Così, mentre cadono le certezze ed anche l’ora del giorno diventa un concetto relativo, il romanzo rivela la sua vera natura, non di resoconto di un isolamento che imbestialisce (prodotto di una realtà già disumanizzata e disumanizzante), ma piuttosto, di racconto rivelatore di una verità universale: “abbiamo finito col ficcare la coscienza nel colore del sangue e nel sale delle lacrime, e, come se non bastasse, degli occhi abbiamo fatto una sorta di specchi rivolti all’interno, con il risultato che, spesso, ci mostrano senza riserva ciò che stavamo cercando di negare con la bocca.”
L’abilità di Saramago sta nel nascondere dietro un’inspiegabile epidemia (che provoca disagio, mai sofferenza fisica), la condizione degli esseri umani privati dei mezzi deputati al proprio sostentamento,che rassegna, perciò, il futuro degli sfortunati nelle mani di altri, nonché, una disamina dell’animo umano corrotto dalle leggi di una società egoista che cancella ogni espressione di pietas o di solidarietà: “È di questa pasta che siamo fatti, metà di indifferenza e metà di cattiveria”.

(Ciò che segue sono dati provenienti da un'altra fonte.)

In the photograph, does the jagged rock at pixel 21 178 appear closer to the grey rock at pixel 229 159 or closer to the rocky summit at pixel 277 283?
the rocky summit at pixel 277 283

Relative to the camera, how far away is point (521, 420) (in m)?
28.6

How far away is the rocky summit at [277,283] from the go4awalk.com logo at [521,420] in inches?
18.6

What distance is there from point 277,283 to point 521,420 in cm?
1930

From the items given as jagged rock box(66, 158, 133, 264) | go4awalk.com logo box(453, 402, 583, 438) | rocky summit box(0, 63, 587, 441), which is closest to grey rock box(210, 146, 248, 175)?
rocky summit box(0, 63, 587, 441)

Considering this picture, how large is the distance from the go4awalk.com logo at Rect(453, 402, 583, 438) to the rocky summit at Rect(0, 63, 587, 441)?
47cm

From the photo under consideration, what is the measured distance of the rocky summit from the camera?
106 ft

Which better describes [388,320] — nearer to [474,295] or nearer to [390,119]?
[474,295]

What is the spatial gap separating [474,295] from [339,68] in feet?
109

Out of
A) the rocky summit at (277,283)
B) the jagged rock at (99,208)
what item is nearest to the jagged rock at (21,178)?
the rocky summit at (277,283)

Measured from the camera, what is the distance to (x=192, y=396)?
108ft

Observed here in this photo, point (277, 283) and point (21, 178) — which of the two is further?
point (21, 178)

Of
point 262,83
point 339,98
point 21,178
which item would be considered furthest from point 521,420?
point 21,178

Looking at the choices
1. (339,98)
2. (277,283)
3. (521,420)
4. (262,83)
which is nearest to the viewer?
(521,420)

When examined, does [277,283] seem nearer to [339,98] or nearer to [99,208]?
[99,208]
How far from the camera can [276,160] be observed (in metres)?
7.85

Con il procedere del racconto, la situazione che in principio appare piuttosto fantasiosa, diventa, invece, riconoscibilissima in un mondo in cui insistono prepotentemente la povertà estrema, la guerra, la prigionia o la semplice noncuranza. L’autore, partendo dunque da un assunto “improbabile”, conduce il lettore verso l’esplorazione di una parte di umanità di cui deliberatamente ignora le condizioni, e più e più volte, saranno gli stessi protagonisti e rivelare tale verità: “eravamo già ciechi nel momento in cui lo siamo diventati, la paura ci ha accecato, la paura ci manterrà ciechi”.

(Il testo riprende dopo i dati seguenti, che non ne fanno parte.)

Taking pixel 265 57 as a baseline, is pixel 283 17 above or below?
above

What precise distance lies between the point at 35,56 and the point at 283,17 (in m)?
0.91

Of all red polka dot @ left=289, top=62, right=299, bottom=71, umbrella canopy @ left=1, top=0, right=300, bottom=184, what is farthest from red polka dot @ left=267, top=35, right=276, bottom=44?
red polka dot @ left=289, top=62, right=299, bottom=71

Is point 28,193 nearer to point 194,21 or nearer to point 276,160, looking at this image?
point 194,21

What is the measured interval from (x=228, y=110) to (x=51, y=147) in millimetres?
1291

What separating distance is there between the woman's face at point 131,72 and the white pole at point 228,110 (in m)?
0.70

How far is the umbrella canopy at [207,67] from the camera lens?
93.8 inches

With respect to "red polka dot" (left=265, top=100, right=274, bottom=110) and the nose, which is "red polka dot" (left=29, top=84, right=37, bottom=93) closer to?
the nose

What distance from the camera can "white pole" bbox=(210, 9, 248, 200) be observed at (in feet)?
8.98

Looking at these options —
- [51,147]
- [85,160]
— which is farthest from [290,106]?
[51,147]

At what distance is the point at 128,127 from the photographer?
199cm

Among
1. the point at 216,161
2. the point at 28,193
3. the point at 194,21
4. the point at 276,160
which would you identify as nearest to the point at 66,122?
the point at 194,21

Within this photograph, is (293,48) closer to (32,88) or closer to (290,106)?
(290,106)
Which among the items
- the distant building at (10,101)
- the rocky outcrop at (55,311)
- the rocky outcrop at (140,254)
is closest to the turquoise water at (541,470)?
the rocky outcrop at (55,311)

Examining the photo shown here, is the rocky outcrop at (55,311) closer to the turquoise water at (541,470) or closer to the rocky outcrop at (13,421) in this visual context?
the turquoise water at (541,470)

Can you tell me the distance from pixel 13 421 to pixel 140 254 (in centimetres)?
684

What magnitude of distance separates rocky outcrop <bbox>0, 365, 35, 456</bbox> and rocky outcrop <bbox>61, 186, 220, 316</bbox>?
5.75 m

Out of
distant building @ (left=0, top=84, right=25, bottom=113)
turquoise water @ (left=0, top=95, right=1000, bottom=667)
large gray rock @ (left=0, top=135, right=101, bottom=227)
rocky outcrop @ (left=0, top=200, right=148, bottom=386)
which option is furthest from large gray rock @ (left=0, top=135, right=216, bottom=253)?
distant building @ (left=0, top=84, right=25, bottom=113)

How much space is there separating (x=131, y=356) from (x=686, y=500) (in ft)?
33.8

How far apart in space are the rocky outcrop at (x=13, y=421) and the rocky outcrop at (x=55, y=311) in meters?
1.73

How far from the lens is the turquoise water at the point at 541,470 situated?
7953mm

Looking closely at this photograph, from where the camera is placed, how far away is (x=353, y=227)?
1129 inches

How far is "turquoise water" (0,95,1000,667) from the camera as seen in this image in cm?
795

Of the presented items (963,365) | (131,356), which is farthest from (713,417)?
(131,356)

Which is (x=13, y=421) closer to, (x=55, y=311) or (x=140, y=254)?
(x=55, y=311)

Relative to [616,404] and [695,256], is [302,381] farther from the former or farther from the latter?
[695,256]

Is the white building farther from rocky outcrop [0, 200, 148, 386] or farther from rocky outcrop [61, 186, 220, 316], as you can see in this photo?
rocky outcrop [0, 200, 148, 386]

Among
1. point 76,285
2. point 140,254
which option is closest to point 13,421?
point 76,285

Distopia e metafora della nostra realtà, il romanzo, offre ai personaggi, nel momento di peggiordecadimento possibile, ancora un’ultima possibilità di salvezza: costruire, partendo da zero, una società nuova, funzionante, egualitaria e priva di ingiustizie. Un’utopia che andrà, ancora una volta, ad infrangersi contro la perversa e maligna natura umana. Si giungerà, allora, ad una definitiva regressione, passando dalla tribale legge del più forte, fino ad arrivare alla totale perdita di un ordine costituito. Resterà solo un sedimento: ceneri di un’umanità, che abbandonando ogni pudore, combatte per sopravvivere e non più per vivere, sconfitta dalla scomparsa di tutto ciò che un tempo era scontato. “deve ancora nascere il primo essere umano sprovvisto di quella seconda pelle che chiamiamo egoismo, ben più dura dell’altra, che per qualsiasi cosa sanguina.”

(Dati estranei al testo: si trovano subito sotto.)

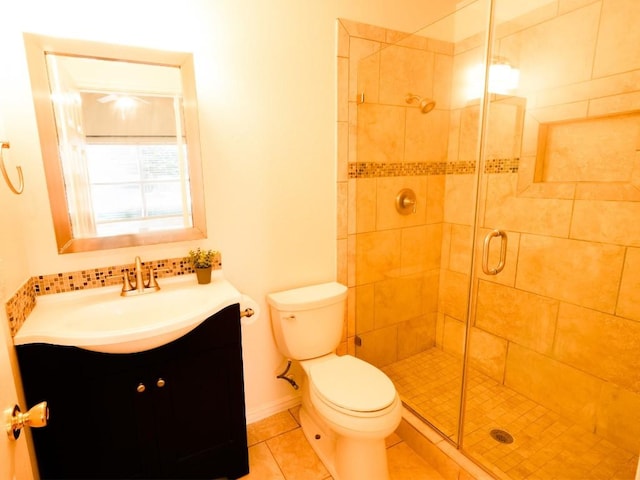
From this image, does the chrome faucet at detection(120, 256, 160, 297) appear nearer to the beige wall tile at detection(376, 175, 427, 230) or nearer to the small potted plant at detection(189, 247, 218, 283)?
the small potted plant at detection(189, 247, 218, 283)

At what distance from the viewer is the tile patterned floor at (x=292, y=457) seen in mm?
1681

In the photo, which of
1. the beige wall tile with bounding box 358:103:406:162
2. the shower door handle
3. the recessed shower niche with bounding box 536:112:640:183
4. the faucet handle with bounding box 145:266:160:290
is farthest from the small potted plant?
the recessed shower niche with bounding box 536:112:640:183

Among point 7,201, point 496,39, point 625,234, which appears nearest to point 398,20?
point 496,39

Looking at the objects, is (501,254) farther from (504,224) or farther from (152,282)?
(152,282)

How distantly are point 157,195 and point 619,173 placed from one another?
6.91 ft

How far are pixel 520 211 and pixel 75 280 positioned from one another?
2240mm

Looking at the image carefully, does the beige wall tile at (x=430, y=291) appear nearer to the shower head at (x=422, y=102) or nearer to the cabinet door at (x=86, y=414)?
the shower head at (x=422, y=102)

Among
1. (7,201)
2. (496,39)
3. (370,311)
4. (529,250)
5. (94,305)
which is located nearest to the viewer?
(7,201)

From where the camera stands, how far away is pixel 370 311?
7.52ft

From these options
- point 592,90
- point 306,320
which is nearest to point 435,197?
point 592,90

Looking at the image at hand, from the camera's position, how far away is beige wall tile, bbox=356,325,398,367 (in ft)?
7.57

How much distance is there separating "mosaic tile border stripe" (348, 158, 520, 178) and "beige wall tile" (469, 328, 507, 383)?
990 mm

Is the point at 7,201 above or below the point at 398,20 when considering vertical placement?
below

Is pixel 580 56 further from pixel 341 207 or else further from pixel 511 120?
pixel 341 207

Solo ad un passo dall’estinzione, sentiranno, alcuni, ancora una volta la necessità di una guida per la nuova vita, perché questa non continui a degradare, auspicando la nascita di un’organizzazione in grado di indirizzare, piuttosto che governare, un mondo rinnovato. Un desiderio questo, che riflettendo chiaramente le idee anarchiche dell’autore, potrebbe, in fondo, trovare realizzazione, se solo la maggioranza non preferisse affidarsi alle false credenze di antichi o più nuovi riti, e se l’uomo possedesse la primaria e necessaria abilità che mai ha avuto: vedere. “Secondo me non siamo diventati ciechi, secondo me lo siamo, Ciechi che vedono, Ciechi che, pur vedendo, non vedono.”
Se c’è un cadavere ci teniamo lontani, a questo punto i morti non ci fanno più paura, Per me è più facile, non li vedo.
“Cecità” di José Saramago, edizione Feltrinelli.